Mexican Hot Chocolate

Mexican hot chocolate & Molinillo

Spring is here, but that doesn't mean you have to stop drinking hot chocolate. Davneet and I both come from cultures that appreciate spicy food, so of course we love Mexican hot chocolate. I usually add my own cinnamon and a pinch of cayenne to hot cocoa. But I recently decided to try Mexican hot chocolate as opposed to hot cocoa.

Hot chocolate or drinking chocolate is made from actual chocolate, which contains cocoa, sugar, and cocoa butter, among other ingredients. Hot cocoa is made from cocoa powder, which does not contain cocoa butter and is therefore less fattening but also less creamy and delicious.

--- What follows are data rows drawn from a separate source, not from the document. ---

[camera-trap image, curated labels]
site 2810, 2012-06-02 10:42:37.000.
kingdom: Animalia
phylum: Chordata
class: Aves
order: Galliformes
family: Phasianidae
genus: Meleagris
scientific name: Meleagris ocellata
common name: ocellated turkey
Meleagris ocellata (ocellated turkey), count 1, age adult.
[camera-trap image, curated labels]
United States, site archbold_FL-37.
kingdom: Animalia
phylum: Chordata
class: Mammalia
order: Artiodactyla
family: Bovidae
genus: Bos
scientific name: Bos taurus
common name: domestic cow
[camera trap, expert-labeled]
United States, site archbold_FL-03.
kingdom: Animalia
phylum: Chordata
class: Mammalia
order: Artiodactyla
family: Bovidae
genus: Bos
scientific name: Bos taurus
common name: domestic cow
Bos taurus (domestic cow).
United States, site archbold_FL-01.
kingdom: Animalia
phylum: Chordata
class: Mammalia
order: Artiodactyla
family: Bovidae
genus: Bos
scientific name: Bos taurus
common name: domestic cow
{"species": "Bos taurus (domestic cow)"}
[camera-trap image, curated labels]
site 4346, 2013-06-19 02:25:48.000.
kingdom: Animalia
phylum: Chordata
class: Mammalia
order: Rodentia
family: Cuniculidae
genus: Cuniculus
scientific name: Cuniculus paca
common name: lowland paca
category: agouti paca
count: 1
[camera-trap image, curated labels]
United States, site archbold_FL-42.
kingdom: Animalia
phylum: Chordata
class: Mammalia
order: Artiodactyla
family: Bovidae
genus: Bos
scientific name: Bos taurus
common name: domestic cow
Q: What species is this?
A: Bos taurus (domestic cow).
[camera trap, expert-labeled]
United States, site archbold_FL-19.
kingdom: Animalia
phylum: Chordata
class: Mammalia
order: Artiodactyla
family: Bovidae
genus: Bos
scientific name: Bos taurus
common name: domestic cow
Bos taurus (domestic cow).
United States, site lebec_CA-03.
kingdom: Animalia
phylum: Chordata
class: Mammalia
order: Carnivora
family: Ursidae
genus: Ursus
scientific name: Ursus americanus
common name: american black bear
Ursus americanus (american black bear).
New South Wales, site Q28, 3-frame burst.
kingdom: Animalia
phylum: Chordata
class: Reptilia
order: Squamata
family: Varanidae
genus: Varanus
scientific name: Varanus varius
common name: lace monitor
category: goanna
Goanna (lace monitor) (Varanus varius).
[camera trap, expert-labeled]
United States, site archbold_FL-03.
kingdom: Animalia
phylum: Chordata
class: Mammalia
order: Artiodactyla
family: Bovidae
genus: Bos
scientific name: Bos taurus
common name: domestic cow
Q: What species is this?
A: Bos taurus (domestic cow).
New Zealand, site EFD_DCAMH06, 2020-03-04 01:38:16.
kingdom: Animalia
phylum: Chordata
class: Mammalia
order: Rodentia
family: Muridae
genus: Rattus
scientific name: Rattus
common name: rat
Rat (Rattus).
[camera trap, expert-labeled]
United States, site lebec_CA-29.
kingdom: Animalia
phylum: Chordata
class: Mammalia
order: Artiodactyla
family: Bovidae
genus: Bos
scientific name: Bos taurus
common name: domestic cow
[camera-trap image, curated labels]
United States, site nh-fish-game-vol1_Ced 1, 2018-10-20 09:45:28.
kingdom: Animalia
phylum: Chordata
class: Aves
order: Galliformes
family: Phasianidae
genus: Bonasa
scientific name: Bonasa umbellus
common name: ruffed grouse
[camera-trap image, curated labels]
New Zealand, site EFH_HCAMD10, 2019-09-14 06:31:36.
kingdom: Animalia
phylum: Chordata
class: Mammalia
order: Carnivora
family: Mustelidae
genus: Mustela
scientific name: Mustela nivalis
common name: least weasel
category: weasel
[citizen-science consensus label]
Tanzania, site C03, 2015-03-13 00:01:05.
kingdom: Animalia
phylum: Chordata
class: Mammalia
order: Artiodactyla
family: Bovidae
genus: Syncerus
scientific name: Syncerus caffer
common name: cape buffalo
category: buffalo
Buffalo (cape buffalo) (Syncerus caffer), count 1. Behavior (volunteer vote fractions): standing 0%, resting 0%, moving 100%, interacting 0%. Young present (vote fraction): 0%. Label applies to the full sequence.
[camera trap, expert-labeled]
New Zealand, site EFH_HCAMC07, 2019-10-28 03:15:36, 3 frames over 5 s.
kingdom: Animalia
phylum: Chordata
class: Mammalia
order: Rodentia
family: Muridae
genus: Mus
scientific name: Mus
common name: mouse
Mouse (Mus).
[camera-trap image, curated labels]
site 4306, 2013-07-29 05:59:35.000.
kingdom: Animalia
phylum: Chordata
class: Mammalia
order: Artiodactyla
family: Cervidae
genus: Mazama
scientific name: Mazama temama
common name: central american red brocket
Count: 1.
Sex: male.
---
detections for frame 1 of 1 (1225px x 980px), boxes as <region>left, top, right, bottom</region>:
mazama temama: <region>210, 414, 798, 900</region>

Anyway, I purchased two brands of Mexican hot chocolate: Abuelita and Ibarra. Both are prepared by dissolving 1 disc of chocolate in 4 cups of milk, over medium heat. As implied, the chocolate discs include sugar and cinnamon, so no additional ingredients are needed.


Traditionally, a molinillo (that crazy wooden stick pictured above) is used to mix the hot chocolate and make it frothy. If you don't have a molinillo, a regular whisk works just as well.

I found a molinillo online at Dean & Deluca for $14. But I decided to check out our favorite Mexican grocery store, Reyna Foods, in the Strip district first. Theirs was only $4.50, so of course I bought it.

Before we had a chance to open either of the hot chocolate packages, Davneet decided he preferred Ibarra over Abuelita. Abuelita lists "Artificial Flavor" under its ingredients, whereas Ibarra's list contains the word "Cinnamon". He also didn't like the fact that Abuelita is manufactured by Nestle. When you think of traditional Mexican cuisine, you don't think Nestle.

Mexican Hot Chocolate

To make sure he was objectively judging the two brands, I gave Davneet a blind taste test, placing two unmarked cups of hot chocolate in front of him. After a few sips from each cup, he of course chose the Ibarra. He thought the Abuelita was more chocolatey but tasted more watery at the same time. He thought the Ibarra was both creamier and spicier.

I agreed that the Ibarra was better overall. I've been putting a disc of chocolate in my coffee pot and brewing half a pot of coffee. When the coffee's done, the chocolate isn't completely dissolved yet, so I whisk inside the coffee pot until it's uniform. Then I drink it with equal parts milk. It's delicious.